AIM: Reproduce the items below verbatim, everything from the line containing "What object among" down to the last line of the items.

Data items:

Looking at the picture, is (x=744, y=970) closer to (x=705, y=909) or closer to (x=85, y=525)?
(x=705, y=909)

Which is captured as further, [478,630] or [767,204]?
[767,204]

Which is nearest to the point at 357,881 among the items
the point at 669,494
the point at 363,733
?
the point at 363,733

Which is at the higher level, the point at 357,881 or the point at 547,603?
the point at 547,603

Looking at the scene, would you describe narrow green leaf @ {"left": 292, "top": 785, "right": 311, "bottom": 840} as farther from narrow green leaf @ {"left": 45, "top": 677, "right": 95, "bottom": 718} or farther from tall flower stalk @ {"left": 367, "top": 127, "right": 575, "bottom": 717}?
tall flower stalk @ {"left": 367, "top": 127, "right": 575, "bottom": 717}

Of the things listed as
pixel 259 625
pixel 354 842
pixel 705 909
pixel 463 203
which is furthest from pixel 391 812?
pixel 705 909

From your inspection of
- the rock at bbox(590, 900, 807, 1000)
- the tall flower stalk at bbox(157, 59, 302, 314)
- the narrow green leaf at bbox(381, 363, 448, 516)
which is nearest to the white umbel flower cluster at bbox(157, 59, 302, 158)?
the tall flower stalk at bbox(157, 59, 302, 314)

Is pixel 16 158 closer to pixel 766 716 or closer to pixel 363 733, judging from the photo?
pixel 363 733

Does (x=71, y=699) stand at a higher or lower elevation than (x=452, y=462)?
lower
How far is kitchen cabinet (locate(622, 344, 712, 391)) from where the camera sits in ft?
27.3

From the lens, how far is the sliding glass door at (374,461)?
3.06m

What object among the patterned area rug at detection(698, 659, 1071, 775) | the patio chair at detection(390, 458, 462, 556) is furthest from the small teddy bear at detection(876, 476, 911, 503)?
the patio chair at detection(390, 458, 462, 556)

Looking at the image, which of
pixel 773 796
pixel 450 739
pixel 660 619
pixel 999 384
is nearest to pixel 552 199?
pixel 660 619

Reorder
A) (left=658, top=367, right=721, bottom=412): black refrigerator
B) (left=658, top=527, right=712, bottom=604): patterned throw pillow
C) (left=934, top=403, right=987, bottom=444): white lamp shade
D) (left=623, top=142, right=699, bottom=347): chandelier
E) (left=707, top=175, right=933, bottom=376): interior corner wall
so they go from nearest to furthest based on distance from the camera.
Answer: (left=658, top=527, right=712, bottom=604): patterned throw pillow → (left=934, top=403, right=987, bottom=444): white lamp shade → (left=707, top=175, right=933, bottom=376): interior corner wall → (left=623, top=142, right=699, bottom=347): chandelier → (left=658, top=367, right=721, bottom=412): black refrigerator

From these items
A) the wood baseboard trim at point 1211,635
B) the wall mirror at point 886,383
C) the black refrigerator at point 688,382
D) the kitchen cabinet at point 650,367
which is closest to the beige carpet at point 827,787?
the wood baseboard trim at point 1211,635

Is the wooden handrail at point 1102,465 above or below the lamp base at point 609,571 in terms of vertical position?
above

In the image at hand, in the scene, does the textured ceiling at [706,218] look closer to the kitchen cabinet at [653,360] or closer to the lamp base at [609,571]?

OUTPUT BELOW:
What object among the patterned area rug at detection(698, 659, 1071, 775) | the patio chair at detection(390, 458, 462, 556) is furthest from the small teddy bear at detection(876, 476, 911, 503)?
the patio chair at detection(390, 458, 462, 556)

Looking at the image, which of
pixel 773 796
pixel 450 739
pixel 660 619
pixel 999 384
is nearest to pixel 552 199?
pixel 660 619

Reorder
A) (left=658, top=367, right=721, bottom=412): black refrigerator
B) (left=658, top=527, right=712, bottom=604): patterned throw pillow
C) (left=934, top=403, right=987, bottom=444): white lamp shade
D) (left=623, top=142, right=699, bottom=347): chandelier
E) (left=707, top=175, right=933, bottom=376): interior corner wall
so they go from nearest to furthest based on distance from the camera.
Answer: (left=658, top=527, right=712, bottom=604): patterned throw pillow → (left=934, top=403, right=987, bottom=444): white lamp shade → (left=707, top=175, right=933, bottom=376): interior corner wall → (left=623, top=142, right=699, bottom=347): chandelier → (left=658, top=367, right=721, bottom=412): black refrigerator

From these items
A) the wood baseboard trim at point 1211,635
B) the wall mirror at point 886,383
C) the black refrigerator at point 688,382
D) the kitchen cabinet at point 650,367
which is closest to the beige carpet at point 827,787?
the wood baseboard trim at point 1211,635

Is the wooden handrail at point 1102,465 above or below the lamp base at point 609,571 in terms of vertical position?
above

In the image at hand, in the scene, does the textured ceiling at [706,218] look closer to the kitchen cabinet at [653,360] or closer to the lamp base at [609,571]?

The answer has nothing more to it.